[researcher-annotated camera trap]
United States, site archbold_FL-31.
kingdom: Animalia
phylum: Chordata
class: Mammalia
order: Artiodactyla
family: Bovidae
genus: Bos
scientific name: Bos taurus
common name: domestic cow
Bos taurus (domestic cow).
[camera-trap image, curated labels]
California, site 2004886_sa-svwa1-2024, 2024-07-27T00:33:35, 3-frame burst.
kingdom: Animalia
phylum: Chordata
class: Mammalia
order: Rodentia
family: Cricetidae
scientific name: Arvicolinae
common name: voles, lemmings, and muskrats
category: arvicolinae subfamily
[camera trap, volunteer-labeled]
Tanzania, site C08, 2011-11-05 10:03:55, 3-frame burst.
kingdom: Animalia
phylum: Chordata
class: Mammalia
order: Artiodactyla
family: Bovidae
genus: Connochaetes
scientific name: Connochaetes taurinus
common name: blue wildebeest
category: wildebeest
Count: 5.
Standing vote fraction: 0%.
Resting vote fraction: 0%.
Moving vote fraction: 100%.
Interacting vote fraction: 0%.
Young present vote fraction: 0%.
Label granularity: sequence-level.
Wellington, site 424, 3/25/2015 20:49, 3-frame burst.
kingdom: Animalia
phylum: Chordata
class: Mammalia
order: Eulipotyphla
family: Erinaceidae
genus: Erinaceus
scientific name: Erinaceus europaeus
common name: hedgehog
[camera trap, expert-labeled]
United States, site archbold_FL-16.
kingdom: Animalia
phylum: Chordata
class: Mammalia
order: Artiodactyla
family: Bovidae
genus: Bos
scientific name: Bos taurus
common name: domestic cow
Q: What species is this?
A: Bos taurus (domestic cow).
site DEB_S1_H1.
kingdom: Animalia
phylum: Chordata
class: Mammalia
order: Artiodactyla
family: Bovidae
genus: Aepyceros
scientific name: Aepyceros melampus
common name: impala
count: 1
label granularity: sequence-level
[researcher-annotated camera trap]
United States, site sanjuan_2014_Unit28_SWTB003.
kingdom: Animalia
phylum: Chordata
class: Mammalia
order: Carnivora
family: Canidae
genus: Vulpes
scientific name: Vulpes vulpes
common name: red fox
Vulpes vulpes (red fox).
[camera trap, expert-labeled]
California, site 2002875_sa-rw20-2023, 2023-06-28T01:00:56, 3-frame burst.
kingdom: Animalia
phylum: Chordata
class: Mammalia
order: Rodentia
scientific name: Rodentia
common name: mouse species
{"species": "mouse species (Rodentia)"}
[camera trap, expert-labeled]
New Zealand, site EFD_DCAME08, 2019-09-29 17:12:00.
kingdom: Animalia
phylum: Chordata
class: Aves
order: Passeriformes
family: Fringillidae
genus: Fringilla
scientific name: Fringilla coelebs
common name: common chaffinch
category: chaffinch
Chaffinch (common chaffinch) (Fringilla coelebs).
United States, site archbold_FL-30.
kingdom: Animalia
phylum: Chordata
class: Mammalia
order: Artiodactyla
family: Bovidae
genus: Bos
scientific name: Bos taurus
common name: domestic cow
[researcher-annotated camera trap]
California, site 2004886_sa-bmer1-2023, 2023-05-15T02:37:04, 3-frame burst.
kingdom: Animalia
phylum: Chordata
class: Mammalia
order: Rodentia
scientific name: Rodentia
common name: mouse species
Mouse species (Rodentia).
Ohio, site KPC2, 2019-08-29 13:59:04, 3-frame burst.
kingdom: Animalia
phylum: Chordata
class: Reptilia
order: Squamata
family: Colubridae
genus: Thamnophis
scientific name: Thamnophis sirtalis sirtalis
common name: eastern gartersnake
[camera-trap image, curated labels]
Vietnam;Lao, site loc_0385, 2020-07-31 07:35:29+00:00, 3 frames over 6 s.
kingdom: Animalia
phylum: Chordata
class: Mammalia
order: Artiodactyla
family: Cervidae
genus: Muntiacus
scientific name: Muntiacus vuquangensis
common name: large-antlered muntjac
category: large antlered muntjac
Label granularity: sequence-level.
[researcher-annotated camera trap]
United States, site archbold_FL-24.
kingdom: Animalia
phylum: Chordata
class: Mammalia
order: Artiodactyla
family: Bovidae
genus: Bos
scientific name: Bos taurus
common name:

Assignment – The answer should be an exact copy of the lines from the first line of the data through the line with "Moving vote fraction: 100%." and should contain nothing else.

Written answer –
[researcher-annotated camera trap]
United States, site archbold_FL-31.
kingdom: Animalia
phylum: Chordata
class: Mammalia
order: Artiodactyla
family: Bovidae
genus: Bos
scientific name: Bos taurus
common name: domestic cow
Bos taurus (domestic cow).
[camera-trap image, curated labels]
California, site 2004886_sa-svwa1-2024, 2024-07-27T00:33:35, 3-frame burst.
kingdom: Animalia
phylum: Chordata
class: Mammalia
order: Rodentia
family: Cricetidae
scientific name: Arvicolinae
common name: voles, lemmings, and muskrats
category: arvicolinae subfamily
[camera trap, volunteer-labeled]
Tanzania, site C08, 2011-11-05 10:03:55, 3-frame burst.
kingdom: Animalia
phylum: Chordata
class: Mammalia
order: Artiodactyla
family: Bovidae
genus: Connochaetes
scientific name: Connochaetes taurinus
common name: blue wildebeest
category: wildebeest
Count: 5.
Standing vote fraction: 0%.
Resting vote fraction: 0%.
Moving vote fraction: 100%.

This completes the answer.